### Challenge
Count the lines in the listing below that contain the string "pixel" and reply with that number alone.

### Information given
* * *

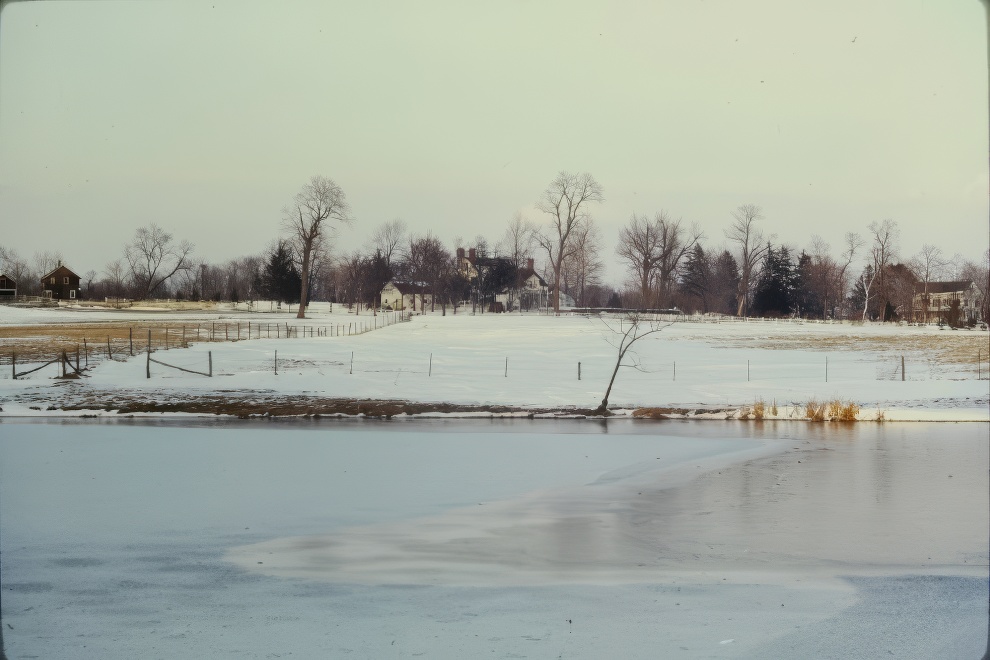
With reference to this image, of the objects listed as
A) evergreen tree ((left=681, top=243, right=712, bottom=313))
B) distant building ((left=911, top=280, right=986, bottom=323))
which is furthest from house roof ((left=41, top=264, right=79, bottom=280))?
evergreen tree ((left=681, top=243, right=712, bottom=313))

* * *

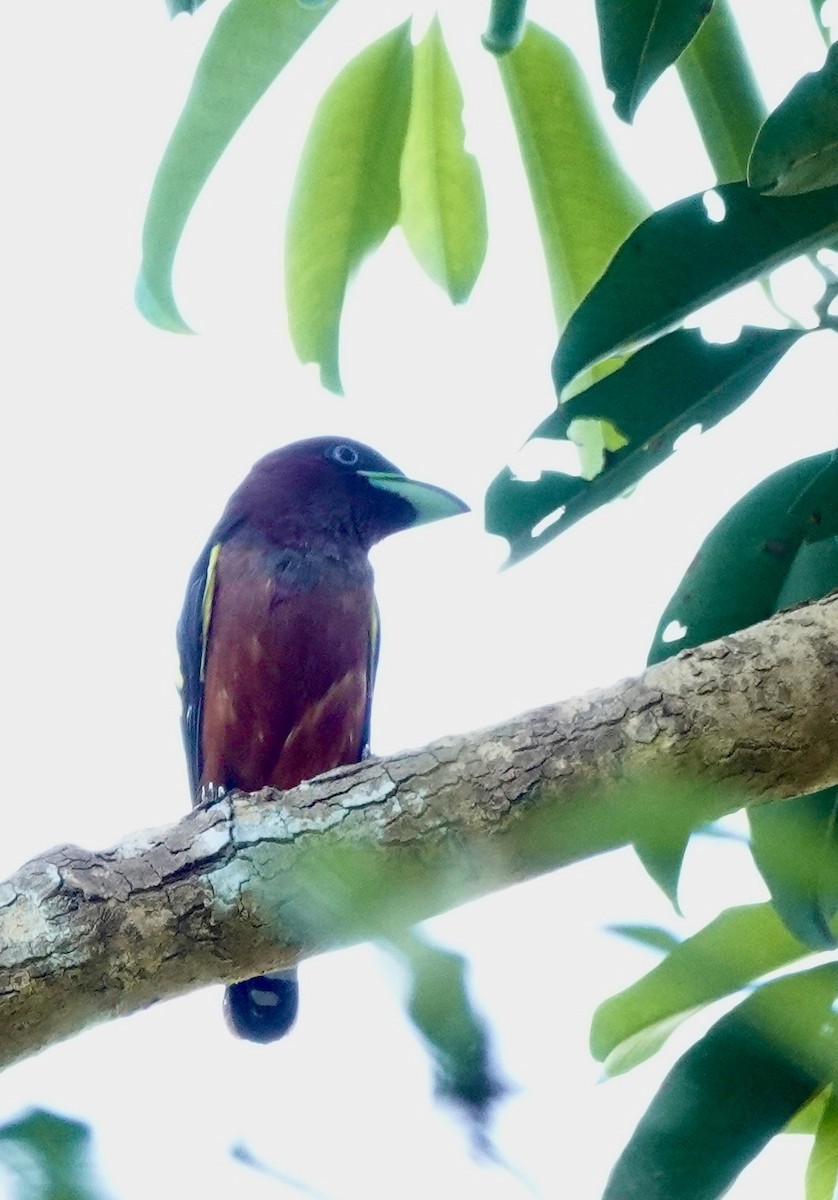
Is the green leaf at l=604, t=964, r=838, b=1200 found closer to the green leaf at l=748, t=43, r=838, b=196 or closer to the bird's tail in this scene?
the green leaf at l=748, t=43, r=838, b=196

* * *

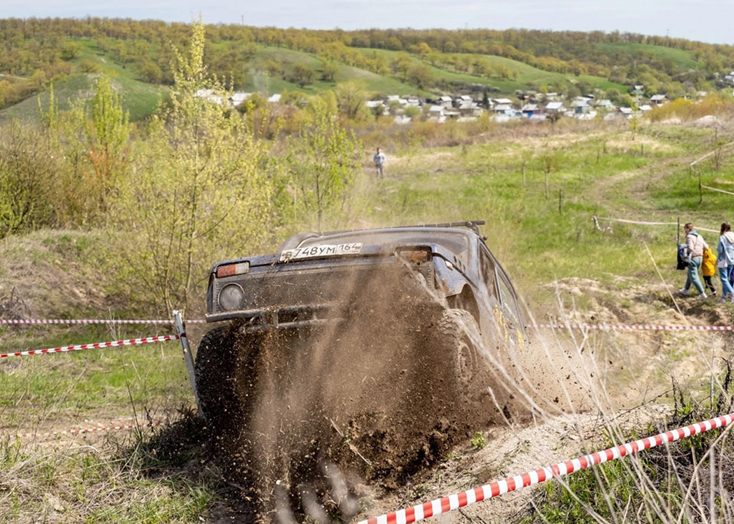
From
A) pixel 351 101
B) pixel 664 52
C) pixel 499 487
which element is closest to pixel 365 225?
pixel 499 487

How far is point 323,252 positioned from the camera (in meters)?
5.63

* * *

### Final result
5